Metric Torchbench Huggingface TIMM models Dynamic
Passrate 86%, 63/73 → 88%, 64/73 98%, 45/46 100%, 60/60 58%, 7/12
Speedup 1.52x → 1.50x 1.64x → 1.76x 1.73x → 1.62x 1.96x → 2.94x
Comptime 28s → 36s 44s → 46s 34s 53s → 72s
Memory 0.67x → 0.68x 1.11x 0.84x → 0.85x 0.86x → 0.87x

  • Now passing: hf_Longformer (see training above)
  • Speedups: torchbench numbers are actually a huge mixed bag. Here are some of the wins: BERT_pytorch (2.2317 → 2.4529), basic_gnn_edgecnn (1.7809 → 1.8732).

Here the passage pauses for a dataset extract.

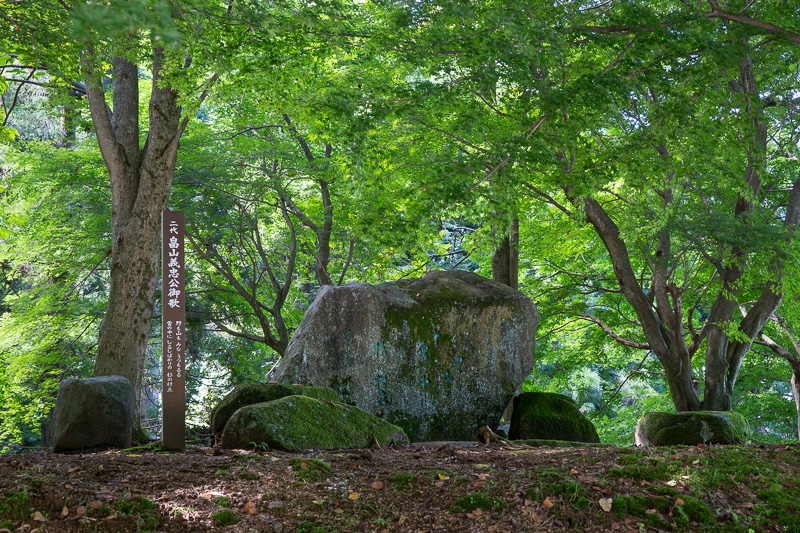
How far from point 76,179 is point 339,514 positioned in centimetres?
918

Note that for some reason many of the GNN variants are failing performance on inference (but not accuracy), cm3leon_generate (1.3037 → 5.7822, WOW! This is consistent with some perf analysis Armen and I did months ago, where I concluded that cm3leon was hella overhead bound), hf_T5_generate (2.2619 → 8.2081), hf_T5_large (3.1690 → 5.1747)

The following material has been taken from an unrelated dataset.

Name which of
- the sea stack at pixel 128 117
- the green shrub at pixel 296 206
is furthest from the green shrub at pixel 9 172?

  • Slowdowns: A lot more models did worse with CUDA graphs enabled, including LearningToPaint (1.9209 → 1.6812), resnet18 (1.7779 → 1.4028), shufflenet_v2_x1_0 (1.9882 → 1.6010), squeezenet1_1 (1.8625 → 1.0040), yolov3 (2.0997 → 1.8843). It’s not entirely clear what’s going on here, but we will note that there was sizable dip in CUDA graphs performance without dynamic shapes too this week on torchbench. There is an across the board performance regression on TIMM models (and a slight regression on HuggingFace too.)
  • Comptime/Memory: Comptime generally got worse across the board, but not too much worse. Particularly notable are the generate models: hf_T5_generate (881 → 1032), cm3leon_generate (131 → 203). CUDA graphs is not free, but given that we’re running at much more than two sequence lengths, you can see the bulk of the compile cost is the PT2 stack. For the most part, memory usage stayed fairly stable, interestingly enough.

What’s next?

  • I think I want to investigate the memory planning situation with CUDA graphs a bit more; I also think it’s a good time to teach Inductor how to deal with data-dependent ops (without having to graph break on them.)